For me the disappointment is that the implications for conceiving of good and evil and right and wrong are not more deeply opened up in the films and to a leser extent the article [though it isn't a core aim of the article so it would be unfair to criticise it on those grounds]. For many people, the Force represents a 'neutral' soemthing that is both good and evil and 'salvation' in the Star Wars universe lies in balancing them. This is quite a popularly appealing take on good and evil but it is profoundly disturbing too as well as conflicitng with how we normally live.

An ideology based on the idea that Good an evil need balancing is actually an ideology legitimising oppression, torture, injustice, slavery and so on. Blanace means that evil must continue to exist. It's the old Persian dualism again, as criticised memorably, soundly and ably by CS Lewis in Mere Christianity. Basically the perspective is that while we can conceive of good without evil, we cannot really conceive of evil without good. This means that to propose a moral balance is already to have succumbed to the dark side by atrributing to evil a substantiality it does not have: it is parasitic on good; pure evil does not exist in the way that pure good can and does. Evil is always the distortion or misappropriation of some good.

The best case for a moral balance idea of things rests on seeing good and evil as merely human constructs, something we map onto a neutral or indeferent universe. In which case 'good' and 'evil' are merely our labels for things that we find useful or not, helpful for survival or not, likeable or not and so on. However such an approach actually collapses under the eight of the terms good and evil which cannot be sustained except as ciphers for the much weaker concepts and relativised so much that they simply become statemnts of preference or interest. To sustain a vision of good and evil which can motivate human effort, we have to conceive of existence as fundamentally good and evil as the perversion and distortion of goodness.
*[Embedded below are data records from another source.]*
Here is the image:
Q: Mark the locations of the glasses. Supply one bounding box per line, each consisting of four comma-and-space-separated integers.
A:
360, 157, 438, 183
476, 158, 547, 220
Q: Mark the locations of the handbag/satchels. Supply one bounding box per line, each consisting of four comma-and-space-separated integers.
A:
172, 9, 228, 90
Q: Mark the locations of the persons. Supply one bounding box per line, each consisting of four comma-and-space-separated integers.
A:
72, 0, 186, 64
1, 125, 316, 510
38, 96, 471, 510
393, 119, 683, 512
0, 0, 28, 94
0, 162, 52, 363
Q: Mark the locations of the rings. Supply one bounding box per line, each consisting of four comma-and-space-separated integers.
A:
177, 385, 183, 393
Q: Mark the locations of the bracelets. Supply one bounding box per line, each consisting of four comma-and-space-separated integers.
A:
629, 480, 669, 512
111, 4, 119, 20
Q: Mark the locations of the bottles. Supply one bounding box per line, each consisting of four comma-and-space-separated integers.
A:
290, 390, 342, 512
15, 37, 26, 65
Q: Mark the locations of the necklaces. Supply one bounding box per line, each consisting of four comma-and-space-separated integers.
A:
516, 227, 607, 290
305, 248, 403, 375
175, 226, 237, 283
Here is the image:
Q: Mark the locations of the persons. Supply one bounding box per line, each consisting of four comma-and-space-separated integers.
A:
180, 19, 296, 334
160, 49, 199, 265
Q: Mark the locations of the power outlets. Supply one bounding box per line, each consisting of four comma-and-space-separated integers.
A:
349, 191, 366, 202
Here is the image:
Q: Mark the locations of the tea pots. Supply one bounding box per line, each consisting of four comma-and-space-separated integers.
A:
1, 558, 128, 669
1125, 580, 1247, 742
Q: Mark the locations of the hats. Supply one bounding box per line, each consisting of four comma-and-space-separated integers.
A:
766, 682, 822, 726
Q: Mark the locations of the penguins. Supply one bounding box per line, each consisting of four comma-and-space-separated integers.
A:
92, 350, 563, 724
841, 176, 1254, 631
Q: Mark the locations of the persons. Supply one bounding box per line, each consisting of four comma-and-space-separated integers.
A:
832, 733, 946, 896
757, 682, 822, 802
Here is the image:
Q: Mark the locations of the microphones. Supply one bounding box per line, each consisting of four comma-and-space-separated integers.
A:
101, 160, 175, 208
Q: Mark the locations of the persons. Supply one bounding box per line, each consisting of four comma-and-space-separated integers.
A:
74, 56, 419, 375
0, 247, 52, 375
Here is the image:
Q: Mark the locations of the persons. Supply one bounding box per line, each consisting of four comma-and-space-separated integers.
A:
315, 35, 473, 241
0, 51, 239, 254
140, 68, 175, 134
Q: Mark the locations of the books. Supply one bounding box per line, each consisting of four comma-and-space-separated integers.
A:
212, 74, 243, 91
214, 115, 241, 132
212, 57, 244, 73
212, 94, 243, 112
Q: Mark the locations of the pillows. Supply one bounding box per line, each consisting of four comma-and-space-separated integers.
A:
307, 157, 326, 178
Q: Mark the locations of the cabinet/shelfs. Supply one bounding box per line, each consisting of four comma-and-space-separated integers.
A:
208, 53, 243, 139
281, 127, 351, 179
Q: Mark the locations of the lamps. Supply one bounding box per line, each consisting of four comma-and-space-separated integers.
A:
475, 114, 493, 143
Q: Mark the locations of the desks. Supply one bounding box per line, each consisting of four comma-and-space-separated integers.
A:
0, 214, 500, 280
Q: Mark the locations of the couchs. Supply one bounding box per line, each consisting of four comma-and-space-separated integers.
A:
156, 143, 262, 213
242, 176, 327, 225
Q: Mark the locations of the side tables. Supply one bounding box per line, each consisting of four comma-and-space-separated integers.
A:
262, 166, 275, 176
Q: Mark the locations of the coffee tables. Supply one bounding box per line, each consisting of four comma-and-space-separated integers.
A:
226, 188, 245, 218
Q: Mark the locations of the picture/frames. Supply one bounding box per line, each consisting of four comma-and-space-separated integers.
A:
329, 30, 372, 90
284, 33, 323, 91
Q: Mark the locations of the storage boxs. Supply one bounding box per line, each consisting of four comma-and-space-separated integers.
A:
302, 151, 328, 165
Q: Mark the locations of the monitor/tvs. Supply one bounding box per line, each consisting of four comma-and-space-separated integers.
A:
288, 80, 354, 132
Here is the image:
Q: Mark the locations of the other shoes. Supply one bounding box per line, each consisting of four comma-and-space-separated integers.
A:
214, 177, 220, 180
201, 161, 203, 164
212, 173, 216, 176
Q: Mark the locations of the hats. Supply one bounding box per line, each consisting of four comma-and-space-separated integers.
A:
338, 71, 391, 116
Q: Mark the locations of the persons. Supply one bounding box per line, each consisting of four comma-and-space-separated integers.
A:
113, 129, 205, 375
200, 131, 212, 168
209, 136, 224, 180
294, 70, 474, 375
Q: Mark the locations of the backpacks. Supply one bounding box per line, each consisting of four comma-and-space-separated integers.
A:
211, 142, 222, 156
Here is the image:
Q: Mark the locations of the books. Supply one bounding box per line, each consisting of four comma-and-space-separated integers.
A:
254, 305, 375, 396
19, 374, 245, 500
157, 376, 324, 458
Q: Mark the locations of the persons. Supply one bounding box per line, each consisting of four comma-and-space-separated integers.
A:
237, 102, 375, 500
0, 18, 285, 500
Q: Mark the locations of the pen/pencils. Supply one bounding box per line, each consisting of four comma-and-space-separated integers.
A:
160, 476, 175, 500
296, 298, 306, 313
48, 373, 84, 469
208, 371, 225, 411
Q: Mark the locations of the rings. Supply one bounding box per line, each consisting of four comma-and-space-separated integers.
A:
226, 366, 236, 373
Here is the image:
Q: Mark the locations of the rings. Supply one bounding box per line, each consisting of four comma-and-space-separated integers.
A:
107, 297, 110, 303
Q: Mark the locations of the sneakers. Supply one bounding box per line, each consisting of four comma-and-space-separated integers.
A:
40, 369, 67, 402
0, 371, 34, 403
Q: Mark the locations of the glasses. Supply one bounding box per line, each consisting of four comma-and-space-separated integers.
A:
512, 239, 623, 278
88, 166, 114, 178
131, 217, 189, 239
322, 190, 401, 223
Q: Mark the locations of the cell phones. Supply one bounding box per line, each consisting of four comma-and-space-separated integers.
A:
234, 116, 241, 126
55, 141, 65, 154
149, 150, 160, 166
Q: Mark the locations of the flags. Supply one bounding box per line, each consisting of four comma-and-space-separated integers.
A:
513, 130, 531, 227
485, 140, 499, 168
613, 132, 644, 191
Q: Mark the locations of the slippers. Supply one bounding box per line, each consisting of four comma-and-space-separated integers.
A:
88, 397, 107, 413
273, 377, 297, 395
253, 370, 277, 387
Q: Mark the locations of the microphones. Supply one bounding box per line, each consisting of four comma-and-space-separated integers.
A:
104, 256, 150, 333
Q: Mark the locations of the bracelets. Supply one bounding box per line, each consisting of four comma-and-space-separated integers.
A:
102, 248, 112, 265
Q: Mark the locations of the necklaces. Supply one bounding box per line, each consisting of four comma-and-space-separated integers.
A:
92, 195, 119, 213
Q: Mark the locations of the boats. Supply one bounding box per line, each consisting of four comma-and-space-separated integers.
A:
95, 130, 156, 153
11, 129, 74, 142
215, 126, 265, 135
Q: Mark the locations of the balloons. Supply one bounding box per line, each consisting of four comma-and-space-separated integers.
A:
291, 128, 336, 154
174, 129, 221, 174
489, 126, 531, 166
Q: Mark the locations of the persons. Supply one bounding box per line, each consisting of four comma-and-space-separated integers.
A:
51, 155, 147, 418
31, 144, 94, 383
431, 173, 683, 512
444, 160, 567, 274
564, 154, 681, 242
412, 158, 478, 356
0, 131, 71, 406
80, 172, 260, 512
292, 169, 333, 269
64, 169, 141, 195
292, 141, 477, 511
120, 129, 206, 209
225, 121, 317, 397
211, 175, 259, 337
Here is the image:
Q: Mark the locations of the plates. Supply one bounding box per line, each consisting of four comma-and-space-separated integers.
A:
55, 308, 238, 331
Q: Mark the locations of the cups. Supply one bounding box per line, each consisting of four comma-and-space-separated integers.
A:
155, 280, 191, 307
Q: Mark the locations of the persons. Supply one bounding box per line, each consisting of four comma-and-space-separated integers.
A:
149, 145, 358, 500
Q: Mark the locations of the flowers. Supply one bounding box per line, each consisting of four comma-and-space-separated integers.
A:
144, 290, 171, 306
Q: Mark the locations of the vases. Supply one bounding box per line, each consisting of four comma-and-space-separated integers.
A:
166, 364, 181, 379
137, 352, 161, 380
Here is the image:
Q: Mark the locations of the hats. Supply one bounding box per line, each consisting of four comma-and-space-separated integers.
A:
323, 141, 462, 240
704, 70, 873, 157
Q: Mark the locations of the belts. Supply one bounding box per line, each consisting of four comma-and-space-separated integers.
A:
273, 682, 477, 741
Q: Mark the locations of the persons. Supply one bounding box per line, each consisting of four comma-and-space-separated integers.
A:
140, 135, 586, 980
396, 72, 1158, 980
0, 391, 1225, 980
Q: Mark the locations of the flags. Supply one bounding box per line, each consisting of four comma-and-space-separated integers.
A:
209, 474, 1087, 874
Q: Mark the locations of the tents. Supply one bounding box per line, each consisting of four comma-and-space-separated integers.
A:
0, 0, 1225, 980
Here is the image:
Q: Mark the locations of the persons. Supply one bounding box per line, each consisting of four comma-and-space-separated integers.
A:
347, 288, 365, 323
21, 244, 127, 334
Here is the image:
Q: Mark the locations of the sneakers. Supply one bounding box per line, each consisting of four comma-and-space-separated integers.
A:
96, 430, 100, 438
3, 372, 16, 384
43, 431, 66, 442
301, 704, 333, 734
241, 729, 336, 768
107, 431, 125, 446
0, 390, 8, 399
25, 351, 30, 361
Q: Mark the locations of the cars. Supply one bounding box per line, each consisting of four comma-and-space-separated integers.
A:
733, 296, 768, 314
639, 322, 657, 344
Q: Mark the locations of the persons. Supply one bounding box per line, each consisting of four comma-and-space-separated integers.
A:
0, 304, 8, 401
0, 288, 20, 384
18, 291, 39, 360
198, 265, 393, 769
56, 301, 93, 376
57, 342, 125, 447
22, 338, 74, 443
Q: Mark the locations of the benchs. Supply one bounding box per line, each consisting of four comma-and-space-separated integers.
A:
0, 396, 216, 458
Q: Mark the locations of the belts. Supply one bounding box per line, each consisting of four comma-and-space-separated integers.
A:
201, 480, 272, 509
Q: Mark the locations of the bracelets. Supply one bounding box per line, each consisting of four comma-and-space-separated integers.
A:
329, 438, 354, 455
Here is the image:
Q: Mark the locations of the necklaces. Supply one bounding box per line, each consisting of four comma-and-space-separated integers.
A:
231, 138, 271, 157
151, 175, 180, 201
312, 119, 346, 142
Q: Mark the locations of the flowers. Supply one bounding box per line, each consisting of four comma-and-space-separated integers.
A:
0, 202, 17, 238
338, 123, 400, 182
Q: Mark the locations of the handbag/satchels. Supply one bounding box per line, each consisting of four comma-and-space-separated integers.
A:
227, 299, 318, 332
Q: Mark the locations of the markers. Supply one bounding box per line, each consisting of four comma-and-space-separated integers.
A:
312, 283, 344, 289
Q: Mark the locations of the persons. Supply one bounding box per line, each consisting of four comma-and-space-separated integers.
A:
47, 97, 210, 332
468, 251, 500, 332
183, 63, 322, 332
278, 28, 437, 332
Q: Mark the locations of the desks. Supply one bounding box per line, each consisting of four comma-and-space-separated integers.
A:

If evil is an equal and opposite force to good, then ultimately there is nothing to choose between them: no reason whay we should prefer one over the other. The Star Wars universe, in the end, witnesses to the concept of a univers that is 'created' [?] fundamentally good: because it is recognised that love is better than selfishness, that justice is better than oppression and so forth. Totla relativism or thorough dualism are unsustainable against human experience and 'instincts'.

Even if good an evil were simply human mappings onto an indeifferent universe, we find that we cannot live as if that is the case without undermining the basis for moral action and striving. Back to the same fundamental ethical problem that it always comes back to philosophically.